╭─ Record excerpts

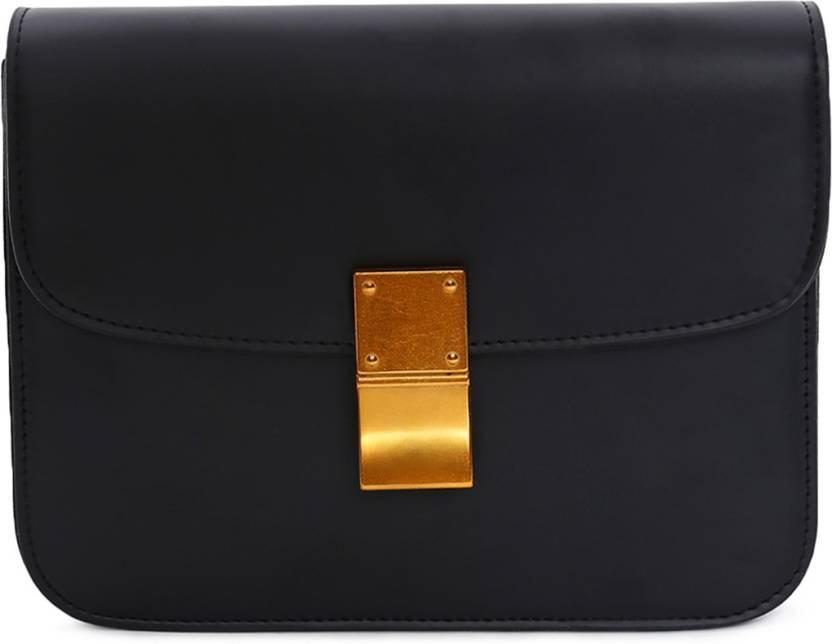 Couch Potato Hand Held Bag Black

╰─
╭─ Record excerpts

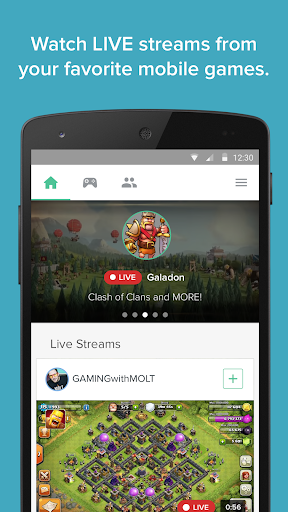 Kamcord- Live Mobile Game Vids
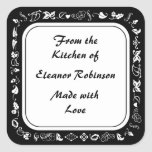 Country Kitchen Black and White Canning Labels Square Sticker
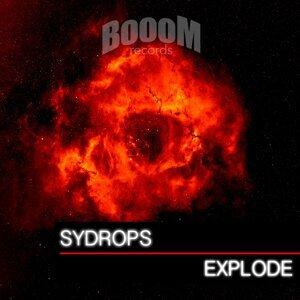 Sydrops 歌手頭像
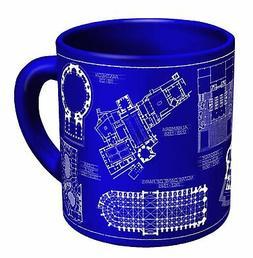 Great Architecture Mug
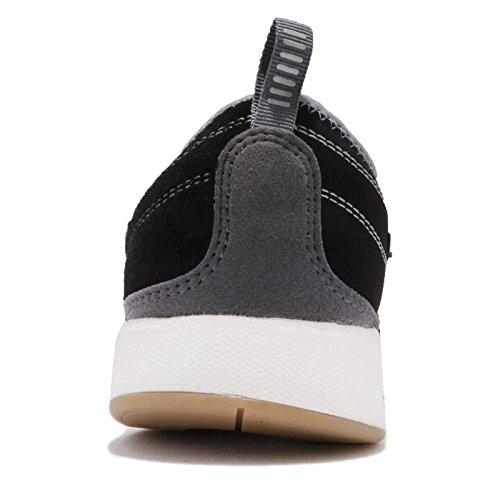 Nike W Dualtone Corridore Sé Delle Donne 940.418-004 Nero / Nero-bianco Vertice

╰─
╭─ Record excerpts

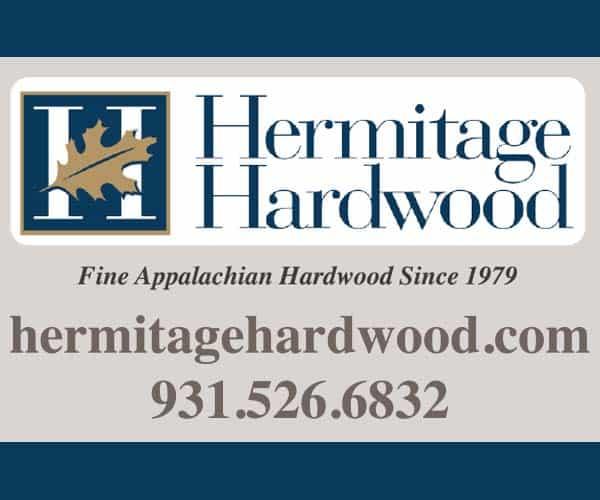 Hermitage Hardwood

╰─

Brief
The copy should hold only the lines from the one with "Country Kitchen Black" through the one with "Nike W Dualtone", exactly as they stand above. Leave out the pictures.

Exercise output
 Country Kitchen Black and White Canning Labels Square Sticker
 Sydrops 歌手頭像
 Great Architecture Mug
 Nike W Dualtone Corridore Sé Delle Donne 940.418-004 Nero / Nero-bianco Vertice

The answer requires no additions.